Base de jurisprudence

Ariane Web: Conseil d'État 389324, lecture du 6 juillet 2015, ECLI:FR:CECHR:2015:389324.20150706

Décision n° 389324
6 juillet 2015
Conseil d'État

N° 389324
ECLI:FR:CESSR:2015:389324.20150706
Inédit au recueil Lebon
10ème / 9ème SSR
M. Vincent Villette, rapporteur
Mme Aurélie Bretonneau, rapporteur public
SCP SPINOSI, SUREAU, avocats


Lecture du lundi 6 juillet 2015
REPUBLIQUE FRANCAISE

AU NOM DU PEUPLE FRANCAIS



Vu la procédure suivante :

M. A...B..., à l'appui de sa demande tendant à l'annulation pour excès de pouvoir de la décision du 30 janvier 2013 par laquelle le directeur du centre pénitentiaire de Poitiers-Vivonne a prononcé son déclassement de son poste d'opérateur au sein des ateliers de production de l'établissement, a produit deux mémoires, enregistrés les 23 janvier et 10 mars 2015 au greffe du tribunal administratif de Poitiers, en application de l'article 23-1 de l'ordonnance n° 58-1067 du 7 novembre 1958, par lesquels il soulève une question prioritaire de constitutionnalité.
* * * *
→ **TRAVAIL À FAIRE**:
[1] Pour chacune des affirmations suivantes, indiquez par oui ou par non si elle concorde avec la décision du Conseil d'État, en citant les mots du texte qui tranchent : (a) la fonction de rapporteur public est assurée par Mme Aurélie Bretonneau ; (b) la décision attaquée prononce le déclassement de M. A...B... de son poste d'opérateur dans les ateliers de production ; (c) les deux mémoires ont été enregistrés au greffe du tribunal administratif de Bordeaux.
[2] Reproduisez à l'identique le passage de la décision du Conseil d'État allant de « M. A...B..., à l'appui » jusqu'à « prioritaire de constitutionnalité. ».

→ **CONTENU DES DONNÉES**:
* * * *
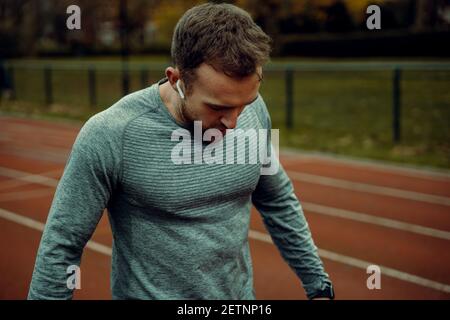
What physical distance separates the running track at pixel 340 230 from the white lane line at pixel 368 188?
0.04 ft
* * * *
→ **RÉPONSES FINALES**:
[1]
(a) Oui : « Mme Aurélie Bretonneau, rapporteur public ».
(b) Oui : « a prononcé son déclassement de son poste d'opérateur au sein des ateliers de production de l'établissement ».
(c) Non : « enregistrés les 23 janvier et 10 mars 2015 au greffe du tribunal administratif de Poitiers ».

[2]
M. A...B..., à l'appui de sa demande tendant à l'annulation pour excès de pouvoir de la décision du 30 janvier 2013 par laquelle le directeur du centre pénitentiaire de Poitiers-Vivonne a prononcé son déclassement de son poste d'opérateur au sein des ateliers de production de l'établissement, a produit deux mémoires, enregistrés les 23 janvier et 10 mars 2015 au greffe du tribunal administratif de Poitiers, en application de l'article 23-1 de l'ordonnance n° 58-1067 du 7 novembre 1958, par lesquels il soulève une question prioritaire de constitutionnalité.